Zagrożenie dla Schengen
Od roku 1995 strefa Schengen się poszerza. Ponad 400 milionów mieszkańców może swobodnie podróżować, zmieniać miejsce zamieszkania, zakochiwać się i prowadzić interesy w niemal każdym kraju Unii bez konieczności przechodzenia niewygodnych formalności paszportowych. Trudno wyobrazić sobie lepszy dowód integracji i harmonijnego współżycia mieszkańców Starego Kontynentu. To osiągnięcie jednak może zostać zaprzepaszczone przez brak rozsądku polityków unijnych.
Układ Schengen przewidywał wyraźnie wzmocnienie granic zewnętrznych Unii. Włochy, Hiszpania, Portugalia i w pewnym momencie Węgry, pomimo zapewnień o solidarności zostały pozostawione same sobie. Firmy oszczędzały dziesiątki milionów dziennie na swobodnym przepływie towarów, a jednocześnie państwa Unii niechętnie wydawały pieniądze na ochronę granicy śródziemnomorskiej.

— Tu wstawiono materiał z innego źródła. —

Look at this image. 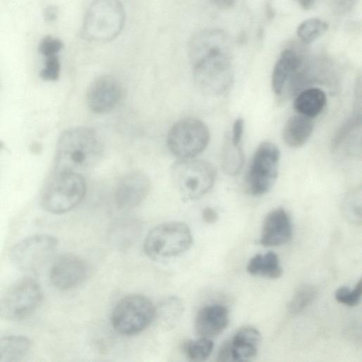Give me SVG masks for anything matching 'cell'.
Returning <instances> with one entry per match:
<instances>
[{"label":"cell","mask_w":362,"mask_h":362,"mask_svg":"<svg viewBox=\"0 0 362 362\" xmlns=\"http://www.w3.org/2000/svg\"><path fill=\"white\" fill-rule=\"evenodd\" d=\"M313 130L311 118L299 114L289 117L282 129V139L291 148H298L304 145L310 137Z\"/></svg>","instance_id":"obj_19"},{"label":"cell","mask_w":362,"mask_h":362,"mask_svg":"<svg viewBox=\"0 0 362 362\" xmlns=\"http://www.w3.org/2000/svg\"><path fill=\"white\" fill-rule=\"evenodd\" d=\"M192 243V235L185 223L169 221L149 232L144 243V250L153 259L171 257L185 252Z\"/></svg>","instance_id":"obj_6"},{"label":"cell","mask_w":362,"mask_h":362,"mask_svg":"<svg viewBox=\"0 0 362 362\" xmlns=\"http://www.w3.org/2000/svg\"><path fill=\"white\" fill-rule=\"evenodd\" d=\"M172 182L185 200H194L206 194L214 186L216 170L209 162L192 158L179 159L170 170Z\"/></svg>","instance_id":"obj_5"},{"label":"cell","mask_w":362,"mask_h":362,"mask_svg":"<svg viewBox=\"0 0 362 362\" xmlns=\"http://www.w3.org/2000/svg\"><path fill=\"white\" fill-rule=\"evenodd\" d=\"M60 74V62L57 55L47 57L40 71V77L45 81H56Z\"/></svg>","instance_id":"obj_31"},{"label":"cell","mask_w":362,"mask_h":362,"mask_svg":"<svg viewBox=\"0 0 362 362\" xmlns=\"http://www.w3.org/2000/svg\"><path fill=\"white\" fill-rule=\"evenodd\" d=\"M228 323L227 309L221 305L202 308L195 318V329L201 337L211 338L221 334Z\"/></svg>","instance_id":"obj_18"},{"label":"cell","mask_w":362,"mask_h":362,"mask_svg":"<svg viewBox=\"0 0 362 362\" xmlns=\"http://www.w3.org/2000/svg\"><path fill=\"white\" fill-rule=\"evenodd\" d=\"M336 300L344 305L348 306L357 305L362 296V283L360 280L355 287L351 290L347 286H341L335 291Z\"/></svg>","instance_id":"obj_29"},{"label":"cell","mask_w":362,"mask_h":362,"mask_svg":"<svg viewBox=\"0 0 362 362\" xmlns=\"http://www.w3.org/2000/svg\"><path fill=\"white\" fill-rule=\"evenodd\" d=\"M328 30V24L317 18H310L303 21L297 28L298 39L309 45L320 37Z\"/></svg>","instance_id":"obj_24"},{"label":"cell","mask_w":362,"mask_h":362,"mask_svg":"<svg viewBox=\"0 0 362 362\" xmlns=\"http://www.w3.org/2000/svg\"><path fill=\"white\" fill-rule=\"evenodd\" d=\"M182 312V306L181 301L177 298H171L163 302L160 305L158 310L155 311V317H158L160 322H163L168 326L177 320V317L180 315Z\"/></svg>","instance_id":"obj_28"},{"label":"cell","mask_w":362,"mask_h":362,"mask_svg":"<svg viewBox=\"0 0 362 362\" xmlns=\"http://www.w3.org/2000/svg\"><path fill=\"white\" fill-rule=\"evenodd\" d=\"M280 151L270 141L261 143L257 148L246 176L247 192L253 196L267 193L274 186L279 172Z\"/></svg>","instance_id":"obj_10"},{"label":"cell","mask_w":362,"mask_h":362,"mask_svg":"<svg viewBox=\"0 0 362 362\" xmlns=\"http://www.w3.org/2000/svg\"><path fill=\"white\" fill-rule=\"evenodd\" d=\"M155 311L148 298L141 294H130L116 304L112 313V324L119 334L134 335L150 325L154 319Z\"/></svg>","instance_id":"obj_8"},{"label":"cell","mask_w":362,"mask_h":362,"mask_svg":"<svg viewBox=\"0 0 362 362\" xmlns=\"http://www.w3.org/2000/svg\"><path fill=\"white\" fill-rule=\"evenodd\" d=\"M266 15L268 20H272L274 17V10L270 1L266 4Z\"/></svg>","instance_id":"obj_39"},{"label":"cell","mask_w":362,"mask_h":362,"mask_svg":"<svg viewBox=\"0 0 362 362\" xmlns=\"http://www.w3.org/2000/svg\"><path fill=\"white\" fill-rule=\"evenodd\" d=\"M57 245V240L52 235H32L21 240L11 248L10 259L23 272H36L52 258Z\"/></svg>","instance_id":"obj_11"},{"label":"cell","mask_w":362,"mask_h":362,"mask_svg":"<svg viewBox=\"0 0 362 362\" xmlns=\"http://www.w3.org/2000/svg\"><path fill=\"white\" fill-rule=\"evenodd\" d=\"M247 271L251 275L272 279H277L282 274L278 256L273 252L252 257L247 265Z\"/></svg>","instance_id":"obj_21"},{"label":"cell","mask_w":362,"mask_h":362,"mask_svg":"<svg viewBox=\"0 0 362 362\" xmlns=\"http://www.w3.org/2000/svg\"><path fill=\"white\" fill-rule=\"evenodd\" d=\"M292 235V226L287 212L283 209L271 211L265 217L259 243L274 247L287 243Z\"/></svg>","instance_id":"obj_17"},{"label":"cell","mask_w":362,"mask_h":362,"mask_svg":"<svg viewBox=\"0 0 362 362\" xmlns=\"http://www.w3.org/2000/svg\"><path fill=\"white\" fill-rule=\"evenodd\" d=\"M326 103L327 97L322 90L308 88L296 95L293 107L298 114L312 119L322 112Z\"/></svg>","instance_id":"obj_20"},{"label":"cell","mask_w":362,"mask_h":362,"mask_svg":"<svg viewBox=\"0 0 362 362\" xmlns=\"http://www.w3.org/2000/svg\"><path fill=\"white\" fill-rule=\"evenodd\" d=\"M86 192V185L81 174L54 171L42 191L40 204L49 213L64 214L77 206Z\"/></svg>","instance_id":"obj_4"},{"label":"cell","mask_w":362,"mask_h":362,"mask_svg":"<svg viewBox=\"0 0 362 362\" xmlns=\"http://www.w3.org/2000/svg\"><path fill=\"white\" fill-rule=\"evenodd\" d=\"M213 348L214 343L209 338L202 337L196 341H188L185 346V351L190 360L204 361L209 357Z\"/></svg>","instance_id":"obj_27"},{"label":"cell","mask_w":362,"mask_h":362,"mask_svg":"<svg viewBox=\"0 0 362 362\" xmlns=\"http://www.w3.org/2000/svg\"><path fill=\"white\" fill-rule=\"evenodd\" d=\"M188 47L194 81L199 90L209 96L226 92L234 78L228 35L218 28L204 29L191 38Z\"/></svg>","instance_id":"obj_1"},{"label":"cell","mask_w":362,"mask_h":362,"mask_svg":"<svg viewBox=\"0 0 362 362\" xmlns=\"http://www.w3.org/2000/svg\"><path fill=\"white\" fill-rule=\"evenodd\" d=\"M244 132V121L242 118H238L235 120L232 133L229 135L231 142L235 145H241Z\"/></svg>","instance_id":"obj_34"},{"label":"cell","mask_w":362,"mask_h":362,"mask_svg":"<svg viewBox=\"0 0 362 362\" xmlns=\"http://www.w3.org/2000/svg\"><path fill=\"white\" fill-rule=\"evenodd\" d=\"M88 266L81 257L64 254L58 257L49 270V280L52 286L60 291H68L78 287L88 277Z\"/></svg>","instance_id":"obj_13"},{"label":"cell","mask_w":362,"mask_h":362,"mask_svg":"<svg viewBox=\"0 0 362 362\" xmlns=\"http://www.w3.org/2000/svg\"><path fill=\"white\" fill-rule=\"evenodd\" d=\"M122 88L117 79L111 76H101L93 81L87 91V103L95 113L112 110L119 103Z\"/></svg>","instance_id":"obj_15"},{"label":"cell","mask_w":362,"mask_h":362,"mask_svg":"<svg viewBox=\"0 0 362 362\" xmlns=\"http://www.w3.org/2000/svg\"><path fill=\"white\" fill-rule=\"evenodd\" d=\"M298 5L304 10H310L315 4L316 0H296Z\"/></svg>","instance_id":"obj_38"},{"label":"cell","mask_w":362,"mask_h":362,"mask_svg":"<svg viewBox=\"0 0 362 362\" xmlns=\"http://www.w3.org/2000/svg\"><path fill=\"white\" fill-rule=\"evenodd\" d=\"M343 207L349 217L360 221L361 209V189L351 191L344 198Z\"/></svg>","instance_id":"obj_30"},{"label":"cell","mask_w":362,"mask_h":362,"mask_svg":"<svg viewBox=\"0 0 362 362\" xmlns=\"http://www.w3.org/2000/svg\"><path fill=\"white\" fill-rule=\"evenodd\" d=\"M31 347L30 339L22 335H11L0 339V361L13 362L25 357Z\"/></svg>","instance_id":"obj_22"},{"label":"cell","mask_w":362,"mask_h":362,"mask_svg":"<svg viewBox=\"0 0 362 362\" xmlns=\"http://www.w3.org/2000/svg\"><path fill=\"white\" fill-rule=\"evenodd\" d=\"M42 291L30 277L18 280L0 298V317L18 321L31 315L40 305Z\"/></svg>","instance_id":"obj_7"},{"label":"cell","mask_w":362,"mask_h":362,"mask_svg":"<svg viewBox=\"0 0 362 362\" xmlns=\"http://www.w3.org/2000/svg\"><path fill=\"white\" fill-rule=\"evenodd\" d=\"M62 48V43L59 39L46 37L39 46V51L46 57L57 55Z\"/></svg>","instance_id":"obj_32"},{"label":"cell","mask_w":362,"mask_h":362,"mask_svg":"<svg viewBox=\"0 0 362 362\" xmlns=\"http://www.w3.org/2000/svg\"><path fill=\"white\" fill-rule=\"evenodd\" d=\"M358 0H331V7L337 14L343 15L351 11Z\"/></svg>","instance_id":"obj_33"},{"label":"cell","mask_w":362,"mask_h":362,"mask_svg":"<svg viewBox=\"0 0 362 362\" xmlns=\"http://www.w3.org/2000/svg\"><path fill=\"white\" fill-rule=\"evenodd\" d=\"M304 66L301 56L293 49H285L279 55L272 71V86L274 93H291L300 86L304 79Z\"/></svg>","instance_id":"obj_12"},{"label":"cell","mask_w":362,"mask_h":362,"mask_svg":"<svg viewBox=\"0 0 362 362\" xmlns=\"http://www.w3.org/2000/svg\"><path fill=\"white\" fill-rule=\"evenodd\" d=\"M260 334L257 329L252 327H243L221 346L217 361H250L257 355Z\"/></svg>","instance_id":"obj_14"},{"label":"cell","mask_w":362,"mask_h":362,"mask_svg":"<svg viewBox=\"0 0 362 362\" xmlns=\"http://www.w3.org/2000/svg\"><path fill=\"white\" fill-rule=\"evenodd\" d=\"M211 1L219 9L227 10L234 5L235 0H211Z\"/></svg>","instance_id":"obj_36"},{"label":"cell","mask_w":362,"mask_h":362,"mask_svg":"<svg viewBox=\"0 0 362 362\" xmlns=\"http://www.w3.org/2000/svg\"><path fill=\"white\" fill-rule=\"evenodd\" d=\"M2 146V144H0V148H1V146Z\"/></svg>","instance_id":"obj_40"},{"label":"cell","mask_w":362,"mask_h":362,"mask_svg":"<svg viewBox=\"0 0 362 362\" xmlns=\"http://www.w3.org/2000/svg\"><path fill=\"white\" fill-rule=\"evenodd\" d=\"M150 190V180L141 171H132L120 178L116 185L115 199L118 207L132 209L139 205Z\"/></svg>","instance_id":"obj_16"},{"label":"cell","mask_w":362,"mask_h":362,"mask_svg":"<svg viewBox=\"0 0 362 362\" xmlns=\"http://www.w3.org/2000/svg\"><path fill=\"white\" fill-rule=\"evenodd\" d=\"M361 127V114L356 113L346 120L335 134L332 141V148L338 151L346 141L350 142L354 134Z\"/></svg>","instance_id":"obj_25"},{"label":"cell","mask_w":362,"mask_h":362,"mask_svg":"<svg viewBox=\"0 0 362 362\" xmlns=\"http://www.w3.org/2000/svg\"><path fill=\"white\" fill-rule=\"evenodd\" d=\"M209 139V130L202 121L187 117L172 126L168 133L167 145L180 159L192 158L206 148Z\"/></svg>","instance_id":"obj_9"},{"label":"cell","mask_w":362,"mask_h":362,"mask_svg":"<svg viewBox=\"0 0 362 362\" xmlns=\"http://www.w3.org/2000/svg\"><path fill=\"white\" fill-rule=\"evenodd\" d=\"M202 217L205 223L211 224L218 220V216L216 210L211 207H206L203 210Z\"/></svg>","instance_id":"obj_35"},{"label":"cell","mask_w":362,"mask_h":362,"mask_svg":"<svg viewBox=\"0 0 362 362\" xmlns=\"http://www.w3.org/2000/svg\"><path fill=\"white\" fill-rule=\"evenodd\" d=\"M125 13L119 0H93L84 21V38L98 43L114 40L124 25Z\"/></svg>","instance_id":"obj_3"},{"label":"cell","mask_w":362,"mask_h":362,"mask_svg":"<svg viewBox=\"0 0 362 362\" xmlns=\"http://www.w3.org/2000/svg\"><path fill=\"white\" fill-rule=\"evenodd\" d=\"M316 295V289L313 286H300L288 303V311L293 315L298 314L314 300Z\"/></svg>","instance_id":"obj_26"},{"label":"cell","mask_w":362,"mask_h":362,"mask_svg":"<svg viewBox=\"0 0 362 362\" xmlns=\"http://www.w3.org/2000/svg\"><path fill=\"white\" fill-rule=\"evenodd\" d=\"M102 150L100 139L94 129H67L61 134L57 143L54 171L81 174L97 163Z\"/></svg>","instance_id":"obj_2"},{"label":"cell","mask_w":362,"mask_h":362,"mask_svg":"<svg viewBox=\"0 0 362 362\" xmlns=\"http://www.w3.org/2000/svg\"><path fill=\"white\" fill-rule=\"evenodd\" d=\"M57 10L54 6H49L45 10L44 17L47 21H52L57 17Z\"/></svg>","instance_id":"obj_37"},{"label":"cell","mask_w":362,"mask_h":362,"mask_svg":"<svg viewBox=\"0 0 362 362\" xmlns=\"http://www.w3.org/2000/svg\"><path fill=\"white\" fill-rule=\"evenodd\" d=\"M243 164L244 153L242 145H234L228 134L221 153V165L224 172L230 175H235L240 172Z\"/></svg>","instance_id":"obj_23"}]
</instances>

Smutna konieczność stawiania granic
Parafrazując Hegla można powiedzieć, że oddzielanie się ludzi granicami jest „smutną koniecznością”. Jednak znosząc je wszystkie bardzo szybko doprowadzimy do powstania wielu kolejnych. Jeśli społeczeństwa staną przed dylematem: bezpieczeństwo czy otwarte granice, bez wątpienia wybiorą to pierwsze. Z resztą już wybierają, tyle że nie wszyscy są na tyle trzeźwi, żeby to dostrzec.